It could be a mistake. When your blood is drawn, the lab has to let the tube sit for awhile so it will clot, then put it in a centrifuge to "spin" all of the red cells to the bottom of the test tube so there will be nice clear serum to test. (There is usually a gel barrier in the tube that will separate the red cells from the serum.) However, if the tube sat around for too long before it was centrifuged, or if enough of your red cells were damaged during the blood draw itself, potassium could have leaked from the red cells into your serum, making your potassium come back falsely high. In other words, your red blood cells contain potassium, so the result could be made false by not separating them from the serum soon enough. It is a common problem, because everyone's blood takes a different amount of time to clot, so they can't all be centrifuged right away, and sometimes they don't get centrifuged for HOURS, if the lab is backed up.

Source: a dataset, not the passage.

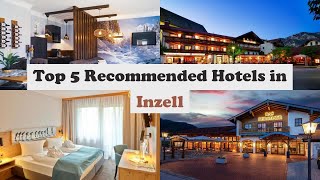 Top 5 Recommended Hotels In Inzell | Best Hotels In Inzell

If your potassium repeats high, then you either do have high potassium and need to find out why OR your doctor's office/lab is continuously letting blood samples sit around too long before processing them, resulting in a lot of false high potassiums. This is more likely the case if they don't have a centrifuge at your doctor's office, so they have to send all their samples to the laboratory "unspun."
Also, if your tests for kidney function were normal (BUN/Creatinine), it's less likely you actually have high potassium... if they are abnormally high as well, your high potassium is more likely to be a true result.
Good luck-- I would not worry about this result, just be sure to get redrawn right away if you haven't already.